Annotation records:
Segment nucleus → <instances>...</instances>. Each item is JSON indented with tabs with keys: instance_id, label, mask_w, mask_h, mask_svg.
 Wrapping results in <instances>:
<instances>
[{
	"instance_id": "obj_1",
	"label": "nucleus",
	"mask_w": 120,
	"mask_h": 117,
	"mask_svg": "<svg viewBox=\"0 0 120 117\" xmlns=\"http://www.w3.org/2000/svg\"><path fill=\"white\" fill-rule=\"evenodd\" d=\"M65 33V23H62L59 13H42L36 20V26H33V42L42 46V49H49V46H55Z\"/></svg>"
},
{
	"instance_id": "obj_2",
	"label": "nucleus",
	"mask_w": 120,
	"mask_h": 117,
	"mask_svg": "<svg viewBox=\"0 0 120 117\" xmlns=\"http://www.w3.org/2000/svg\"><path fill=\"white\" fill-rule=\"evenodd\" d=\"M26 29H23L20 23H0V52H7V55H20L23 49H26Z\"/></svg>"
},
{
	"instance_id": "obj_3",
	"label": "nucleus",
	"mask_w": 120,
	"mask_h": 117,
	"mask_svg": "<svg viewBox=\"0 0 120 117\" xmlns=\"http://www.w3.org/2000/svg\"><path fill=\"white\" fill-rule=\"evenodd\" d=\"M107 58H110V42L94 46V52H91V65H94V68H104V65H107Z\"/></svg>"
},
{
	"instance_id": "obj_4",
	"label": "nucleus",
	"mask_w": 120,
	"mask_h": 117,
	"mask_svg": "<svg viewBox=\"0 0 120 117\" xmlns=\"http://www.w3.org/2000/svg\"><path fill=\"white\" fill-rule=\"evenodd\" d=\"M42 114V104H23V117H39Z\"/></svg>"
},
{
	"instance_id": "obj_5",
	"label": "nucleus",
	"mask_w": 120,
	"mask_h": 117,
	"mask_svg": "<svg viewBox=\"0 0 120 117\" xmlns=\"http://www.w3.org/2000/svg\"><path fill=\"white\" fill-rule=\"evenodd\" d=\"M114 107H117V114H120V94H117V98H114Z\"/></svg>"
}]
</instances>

__WHAT IS EXPECTED__: Write out the listing above again, switching every occurrence of "mask_svg" to "outline_svg" and leaving everything else unchanged.

__FINISHED ANSWER__:
Segment nucleus → <instances>...</instances>. Each item is JSON indented with tabs with keys: instance_id, label, mask_w, mask_h, outline_svg.
 Wrapping results in <instances>:
<instances>
[{
	"instance_id": "obj_1",
	"label": "nucleus",
	"mask_w": 120,
	"mask_h": 117,
	"outline_svg": "<svg viewBox=\"0 0 120 117\" xmlns=\"http://www.w3.org/2000/svg\"><path fill=\"white\" fill-rule=\"evenodd\" d=\"M65 33V23H62L59 13H42L36 20V26H33V42L42 46V49H49V46H55Z\"/></svg>"
},
{
	"instance_id": "obj_2",
	"label": "nucleus",
	"mask_w": 120,
	"mask_h": 117,
	"outline_svg": "<svg viewBox=\"0 0 120 117\" xmlns=\"http://www.w3.org/2000/svg\"><path fill=\"white\" fill-rule=\"evenodd\" d=\"M26 29H23L20 23H0V52H7V55H20L23 49H26Z\"/></svg>"
},
{
	"instance_id": "obj_3",
	"label": "nucleus",
	"mask_w": 120,
	"mask_h": 117,
	"outline_svg": "<svg viewBox=\"0 0 120 117\" xmlns=\"http://www.w3.org/2000/svg\"><path fill=\"white\" fill-rule=\"evenodd\" d=\"M107 58H110V42L94 46V52H91V65H94V68H104V65H107Z\"/></svg>"
},
{
	"instance_id": "obj_4",
	"label": "nucleus",
	"mask_w": 120,
	"mask_h": 117,
	"outline_svg": "<svg viewBox=\"0 0 120 117\" xmlns=\"http://www.w3.org/2000/svg\"><path fill=\"white\" fill-rule=\"evenodd\" d=\"M42 114V104H23V117H39Z\"/></svg>"
},
{
	"instance_id": "obj_5",
	"label": "nucleus",
	"mask_w": 120,
	"mask_h": 117,
	"outline_svg": "<svg viewBox=\"0 0 120 117\" xmlns=\"http://www.w3.org/2000/svg\"><path fill=\"white\" fill-rule=\"evenodd\" d=\"M114 107H117V114H120V94H117V98H114Z\"/></svg>"
}]
</instances>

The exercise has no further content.